A group of faculty members took to the pages of The Crimson, Harvard’s student newspaper, to slam the changes.
“We often hear that Harvard is the apex of academic research and teaching institutions, and that part of its success is due to its sense of community,” they wrote in a Nov. 12 op-ed. “The University ignored that community when it embarked on a secret and non-consultative planning process and disregarded the strong concerns that faculty have about their own health and that of less well-paid members of our community.
Harvard’s Obamacare Connections
The irony, as the Times highlights at the top of its story, is that Harvard produced and employs many of the minds who helped turn the Affordable Care Act into national policy. David Cutler, a professor of applied economics, advised President Barack Obama’s 2008 campaign on health policy. The school’s current provost, Alan Garber, headed a group of economists who sent a letter to the White House supporting the law’s Cadillac tax.
Nancy-Ann DeParle, former director of the White House Office of Health Reform, is another high-profile Harvard alum who played an instrumental role in crafting the ACA.
$250 Annual Deductible
The faculty’s new plan, according to the Times, requires deductibles and coinsurance for hospitalization, surgery and some diagnostic tests. They will have to pay a $250 deductible for an individual and $750 for a family. Their out-of-pocket maximums for the year will be $1,500 for an individual and $4,500 for a family.
That is still much more generous than most health plans sold under the ACA, the Times noted. Harvard estimates its plan should cover 91 percent of costs, versus the 70 percent that the most popular Obamacare plans cover.
‘Changes That All Americans Are Seeing’
Several faculty members supportive of (or less riled by) the changes acknowledged that this was the intention of the health care reform law.
“Harvard is a microcosm of what’s happening in health care in the country,” Cutler said.
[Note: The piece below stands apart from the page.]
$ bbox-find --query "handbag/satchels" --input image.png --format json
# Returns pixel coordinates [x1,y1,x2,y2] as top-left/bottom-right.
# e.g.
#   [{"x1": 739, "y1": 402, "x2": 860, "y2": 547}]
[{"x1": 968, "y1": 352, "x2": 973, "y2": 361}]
Those who officially approved the plan changes said the same.
“Employees will often pay more for care at the point of service.” Michael Chernew, a health economist on the school’s benefits committee, said. “That is intended because patient cost-sharing is proven to reduce overall spending.”
“The changes in Harvard faculty benefits are parallel to changes that all Americans are seeing,” Meredith Rosenthal, a professor at the Harvard School of Public Health, said. “Indeed, they have come to our front door much later than to others.”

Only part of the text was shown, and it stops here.